25 Janvier 2023
A l’initiative des élus communistes de l’Assemblée nationale, 98 députés de la Nupes ont déposé mardi une motion référendaire sur la réforme des retraites du gouvernement. Avec l’objectif d’imposer une consultation directe sur ce projet très contesté. Entretien du président des députés communistes, André Chassaigne
Soumettre la réforme des retraites au jugement des Français ? Tel est l’objectif que se sont fixés les députés communistes à l’Assemblée nationale. Soutenus par des dizaines de leurs collègues de la Nupes, ils ont déposé une motion référendaire sur le projet que le gouvernement a prévu de faire adopter par la voie d’un PLFSSR (projet de loi de financement de la Sécurité sociale rectificatif). Une méthode contestée par ses opposants, y compris sur le plan constitutionnel.
En réponse, la motion référendaire sera débattue dès le 6 février dans l’hémicycle, jour d’ouverture des débats. L’objectif : suspendre les débats sur le fond, pour soumettre le texte à référendum. Encore faut-il obtenir une majorité simple dans les deux chambres, mais aussi qu’Emmanuel Macron accepte la proposition. Ce qui limite les chances de voir aboutir une telle procédure.
Mais André Chassaigne a tout de même bon espoir. Le député communiste du Puy-de-Dôme sait le président sous pression des mobilisations, et estime que s’il ne cède pas sur le contenu du texte, il finira par accepter ce référendum.
Le président compte faire passer sa réforme dans le cadre d’un PLFSSR. Que vous inspire cette manière de gouverner ?
André Chassaigne : Il est absolument impensable qu’une réforme si importante, au regard des conséquences qu’elle aurait sur la société et sur les travailleurs, puisse être traitée par le biais du PLFSSR. Cette procédure constitutionnelle n’est pas faite pour cela. C’est un artifice qui consiste à faciliter un éventuel passage en force par le recours soit au 49.3, soit aux ordonnances. C’est un véritable déni de démocratie. Surtout, cela limite le temps des débats, et ne permettra donc pas d’aller au fond du sujet. Le gouvernement ne veut pas affronter l’opinion publique, très largement opposée à ce projet de loi. Or la locomotive est lancée, et le mouvement va s’amplifier. Si Emmanuel Macron veut en sortir la tête haute par le référendum, je dis chiche !

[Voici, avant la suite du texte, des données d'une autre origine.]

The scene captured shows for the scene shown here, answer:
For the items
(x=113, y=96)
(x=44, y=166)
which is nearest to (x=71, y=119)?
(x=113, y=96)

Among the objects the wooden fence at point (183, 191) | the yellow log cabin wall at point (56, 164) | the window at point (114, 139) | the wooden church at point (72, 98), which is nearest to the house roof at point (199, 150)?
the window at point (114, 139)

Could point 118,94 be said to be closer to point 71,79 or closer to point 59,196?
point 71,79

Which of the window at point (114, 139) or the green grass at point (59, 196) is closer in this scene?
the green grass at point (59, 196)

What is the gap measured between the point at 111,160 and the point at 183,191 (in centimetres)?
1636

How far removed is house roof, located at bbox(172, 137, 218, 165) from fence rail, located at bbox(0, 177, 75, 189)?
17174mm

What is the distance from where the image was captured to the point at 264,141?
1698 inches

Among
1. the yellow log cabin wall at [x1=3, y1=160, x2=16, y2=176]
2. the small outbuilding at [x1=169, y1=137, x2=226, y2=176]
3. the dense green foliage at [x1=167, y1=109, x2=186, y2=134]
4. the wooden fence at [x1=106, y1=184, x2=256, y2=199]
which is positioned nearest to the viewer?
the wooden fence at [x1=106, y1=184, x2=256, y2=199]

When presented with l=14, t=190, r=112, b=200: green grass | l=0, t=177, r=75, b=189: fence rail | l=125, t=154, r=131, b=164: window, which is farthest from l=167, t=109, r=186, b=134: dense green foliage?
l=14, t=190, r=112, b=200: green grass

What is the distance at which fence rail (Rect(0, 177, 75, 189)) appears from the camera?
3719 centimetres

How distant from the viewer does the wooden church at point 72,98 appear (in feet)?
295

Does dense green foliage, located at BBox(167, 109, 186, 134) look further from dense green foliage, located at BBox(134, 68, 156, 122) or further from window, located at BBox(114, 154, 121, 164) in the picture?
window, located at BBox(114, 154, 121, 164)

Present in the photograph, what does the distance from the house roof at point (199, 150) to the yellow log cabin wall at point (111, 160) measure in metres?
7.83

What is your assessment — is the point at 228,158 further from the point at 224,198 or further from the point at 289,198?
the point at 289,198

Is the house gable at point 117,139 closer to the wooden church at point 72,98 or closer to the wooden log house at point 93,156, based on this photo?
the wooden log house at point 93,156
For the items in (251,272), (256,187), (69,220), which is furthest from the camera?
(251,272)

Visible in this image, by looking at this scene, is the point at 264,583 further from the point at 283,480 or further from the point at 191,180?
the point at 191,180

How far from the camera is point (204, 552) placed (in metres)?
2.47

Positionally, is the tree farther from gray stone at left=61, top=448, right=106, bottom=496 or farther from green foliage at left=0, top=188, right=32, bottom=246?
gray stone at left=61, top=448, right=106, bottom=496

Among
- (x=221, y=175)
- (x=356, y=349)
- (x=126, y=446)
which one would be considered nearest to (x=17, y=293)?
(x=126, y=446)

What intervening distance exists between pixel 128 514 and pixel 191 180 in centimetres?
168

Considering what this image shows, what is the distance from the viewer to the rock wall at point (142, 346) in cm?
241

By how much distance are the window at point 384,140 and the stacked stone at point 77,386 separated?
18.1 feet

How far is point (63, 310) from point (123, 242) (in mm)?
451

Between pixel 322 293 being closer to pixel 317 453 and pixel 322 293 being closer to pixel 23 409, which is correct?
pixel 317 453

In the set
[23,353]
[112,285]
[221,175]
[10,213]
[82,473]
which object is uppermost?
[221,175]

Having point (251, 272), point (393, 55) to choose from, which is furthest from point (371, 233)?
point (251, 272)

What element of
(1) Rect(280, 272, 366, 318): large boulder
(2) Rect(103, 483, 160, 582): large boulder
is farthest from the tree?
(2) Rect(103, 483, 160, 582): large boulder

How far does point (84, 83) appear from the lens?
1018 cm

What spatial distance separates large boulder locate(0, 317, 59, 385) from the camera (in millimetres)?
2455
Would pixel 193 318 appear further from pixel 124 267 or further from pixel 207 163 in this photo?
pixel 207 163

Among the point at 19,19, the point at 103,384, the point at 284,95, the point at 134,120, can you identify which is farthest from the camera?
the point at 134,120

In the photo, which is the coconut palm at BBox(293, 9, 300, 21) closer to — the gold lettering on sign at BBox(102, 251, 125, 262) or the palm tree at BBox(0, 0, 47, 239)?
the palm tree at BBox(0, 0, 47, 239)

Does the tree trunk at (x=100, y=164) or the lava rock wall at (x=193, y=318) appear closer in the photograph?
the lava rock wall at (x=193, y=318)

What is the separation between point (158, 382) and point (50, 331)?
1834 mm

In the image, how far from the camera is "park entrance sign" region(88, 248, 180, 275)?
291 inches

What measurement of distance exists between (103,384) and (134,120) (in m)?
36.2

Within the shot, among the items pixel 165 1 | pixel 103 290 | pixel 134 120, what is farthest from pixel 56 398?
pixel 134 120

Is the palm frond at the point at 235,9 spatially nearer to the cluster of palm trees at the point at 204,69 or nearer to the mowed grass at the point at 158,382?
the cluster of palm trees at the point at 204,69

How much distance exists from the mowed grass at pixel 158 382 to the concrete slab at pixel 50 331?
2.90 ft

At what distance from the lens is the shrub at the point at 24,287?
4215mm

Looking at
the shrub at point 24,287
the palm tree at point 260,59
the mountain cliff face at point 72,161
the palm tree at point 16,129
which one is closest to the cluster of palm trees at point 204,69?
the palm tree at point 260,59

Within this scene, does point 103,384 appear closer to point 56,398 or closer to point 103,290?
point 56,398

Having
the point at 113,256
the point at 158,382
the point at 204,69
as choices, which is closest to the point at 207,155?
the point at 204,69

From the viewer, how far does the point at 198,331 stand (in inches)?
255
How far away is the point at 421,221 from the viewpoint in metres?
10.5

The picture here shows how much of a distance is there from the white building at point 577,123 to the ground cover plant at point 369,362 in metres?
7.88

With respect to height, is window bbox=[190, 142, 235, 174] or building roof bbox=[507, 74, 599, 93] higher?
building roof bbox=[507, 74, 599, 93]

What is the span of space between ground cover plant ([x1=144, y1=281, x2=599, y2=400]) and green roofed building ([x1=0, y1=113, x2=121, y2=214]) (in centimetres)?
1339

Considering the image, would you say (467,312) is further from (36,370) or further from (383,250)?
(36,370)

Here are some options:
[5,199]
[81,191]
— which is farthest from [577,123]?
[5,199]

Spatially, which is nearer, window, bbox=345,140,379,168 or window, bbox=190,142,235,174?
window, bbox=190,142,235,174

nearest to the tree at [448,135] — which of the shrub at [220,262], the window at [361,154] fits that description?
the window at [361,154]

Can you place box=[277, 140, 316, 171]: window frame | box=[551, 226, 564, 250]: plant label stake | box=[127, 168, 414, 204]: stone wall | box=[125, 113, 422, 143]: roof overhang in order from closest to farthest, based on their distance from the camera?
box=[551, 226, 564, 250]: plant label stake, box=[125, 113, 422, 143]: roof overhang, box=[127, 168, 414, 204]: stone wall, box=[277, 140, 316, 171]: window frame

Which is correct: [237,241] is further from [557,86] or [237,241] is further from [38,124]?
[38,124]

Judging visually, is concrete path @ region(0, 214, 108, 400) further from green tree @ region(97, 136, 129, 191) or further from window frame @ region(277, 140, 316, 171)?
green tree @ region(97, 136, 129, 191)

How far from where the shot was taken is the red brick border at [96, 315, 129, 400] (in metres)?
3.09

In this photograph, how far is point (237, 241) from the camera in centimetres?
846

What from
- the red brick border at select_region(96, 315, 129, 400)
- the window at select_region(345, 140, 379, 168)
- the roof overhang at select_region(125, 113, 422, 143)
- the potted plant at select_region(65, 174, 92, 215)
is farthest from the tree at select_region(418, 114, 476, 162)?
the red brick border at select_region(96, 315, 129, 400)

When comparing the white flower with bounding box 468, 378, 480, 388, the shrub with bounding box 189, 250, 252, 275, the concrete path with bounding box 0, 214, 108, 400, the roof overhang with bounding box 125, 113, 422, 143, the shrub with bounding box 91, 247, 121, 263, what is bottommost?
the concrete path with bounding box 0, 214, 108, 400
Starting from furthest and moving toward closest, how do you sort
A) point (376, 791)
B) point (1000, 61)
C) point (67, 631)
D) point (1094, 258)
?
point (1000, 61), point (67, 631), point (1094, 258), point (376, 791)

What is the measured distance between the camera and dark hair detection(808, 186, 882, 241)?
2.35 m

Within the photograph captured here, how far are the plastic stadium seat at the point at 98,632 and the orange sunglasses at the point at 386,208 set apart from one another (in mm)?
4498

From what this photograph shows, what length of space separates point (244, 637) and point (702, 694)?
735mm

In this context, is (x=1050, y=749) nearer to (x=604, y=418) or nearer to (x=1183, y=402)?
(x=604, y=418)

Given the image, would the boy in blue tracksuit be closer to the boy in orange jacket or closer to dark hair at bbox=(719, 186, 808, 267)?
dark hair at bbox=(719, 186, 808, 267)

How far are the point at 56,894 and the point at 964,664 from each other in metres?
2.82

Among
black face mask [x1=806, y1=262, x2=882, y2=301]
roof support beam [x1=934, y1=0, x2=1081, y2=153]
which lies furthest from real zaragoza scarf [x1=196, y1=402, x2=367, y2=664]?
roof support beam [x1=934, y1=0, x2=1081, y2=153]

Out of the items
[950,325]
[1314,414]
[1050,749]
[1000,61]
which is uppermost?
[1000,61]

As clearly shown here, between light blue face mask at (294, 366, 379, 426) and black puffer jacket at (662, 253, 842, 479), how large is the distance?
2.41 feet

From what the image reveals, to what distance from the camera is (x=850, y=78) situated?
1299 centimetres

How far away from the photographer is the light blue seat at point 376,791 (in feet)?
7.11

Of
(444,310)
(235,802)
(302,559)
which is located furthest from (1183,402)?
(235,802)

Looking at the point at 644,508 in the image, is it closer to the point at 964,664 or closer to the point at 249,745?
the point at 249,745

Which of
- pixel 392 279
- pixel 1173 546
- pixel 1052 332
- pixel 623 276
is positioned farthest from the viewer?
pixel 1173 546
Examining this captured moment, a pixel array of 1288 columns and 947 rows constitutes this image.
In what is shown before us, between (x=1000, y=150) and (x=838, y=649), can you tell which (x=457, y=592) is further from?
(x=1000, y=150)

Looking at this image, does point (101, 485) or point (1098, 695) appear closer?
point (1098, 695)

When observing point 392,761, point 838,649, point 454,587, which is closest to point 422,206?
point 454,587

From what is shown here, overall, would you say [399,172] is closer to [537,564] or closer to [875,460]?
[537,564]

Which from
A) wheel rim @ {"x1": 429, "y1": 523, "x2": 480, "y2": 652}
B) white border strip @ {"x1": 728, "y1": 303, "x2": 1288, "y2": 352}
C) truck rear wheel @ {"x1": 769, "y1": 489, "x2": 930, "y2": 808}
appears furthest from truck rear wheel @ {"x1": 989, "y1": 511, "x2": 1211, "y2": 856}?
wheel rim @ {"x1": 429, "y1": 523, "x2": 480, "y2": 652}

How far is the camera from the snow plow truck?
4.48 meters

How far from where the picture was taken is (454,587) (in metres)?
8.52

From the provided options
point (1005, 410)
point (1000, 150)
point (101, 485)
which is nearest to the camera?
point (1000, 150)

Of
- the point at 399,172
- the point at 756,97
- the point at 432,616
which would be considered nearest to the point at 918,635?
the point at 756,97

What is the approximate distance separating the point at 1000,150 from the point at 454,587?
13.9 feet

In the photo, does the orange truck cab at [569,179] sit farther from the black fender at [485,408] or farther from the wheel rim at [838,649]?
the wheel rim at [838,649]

Dans ce contexte, avec quels objectifs avez-vous décidé de déposer une motion référendaire ?
A.C : Face au procédé anti-démocratique employé par l’exécutif, nous voulons au contraire faire en sorte que l’ensemble du peuple de France s’exprime, c’est pourquoi nous proposons de passer par un référendum. Emmanuel Macron prétend que sa réforme des retraites tire sa légitimité de son résultat à l’élection présidentielle. C’est une argumentation malhonnête puisque beaucoup ont voté au second tour pour barrer la route de l’Elysée à l’extrême droite et non pour le projet macroniste. Nous répondons donc simplement que c’est au peuple de trancher cette question, c’est ça, la véritable démocratie. D’ailleurs, s’opposer au référendum reviendrait à confirmer que l’opinion des travailleurs n’est pas prise en compte dans ce pays. Et ce serait un véritable désaveu politique de sa part. Par ailleurs, les membres du gouvernement ne s’attaqueront pas au fondement juridique de notre motion puisque leur méthode, à savoir le recours au PLFSSR, est elle-même contestée juridiquement, notamment par des constitutionnalistes. Or, pour monter au mât de cocagne, il faut avoir le cul propre !
Lors des précédentes réformes des retraites, vous aviez déjà déposé une motion référendaire, sans succès. Qu’est-ce qui pourrait changer la donne aujourd’hui ?
A.C : Le principal changement, c’est qu’Emmanuel Macron n’a plus de majorité absolue à l’Assemblée. Et nous parlons avec d’autres groupes : tous les députés LR ne soutiennent pas ce projet de loi, quelques-uns pourraient voter en faveur de la motion référendaire. C’est aussi le cas pour des membres du groupe LIOT (Libertés, Indépendants, Outre-mer et Territoires). Notre motion peut obtenir une majorité, ce n’est pas impossible. Si nous y parvenons, il ne me paraît pas envisageable que le président refuse ce référendum, car ce serait s’asseoir sur le vote de notre Assemblée. Il sera donc au pied du mur. S’il finissait par l’accepter, ce serait une porte de sortie honorable.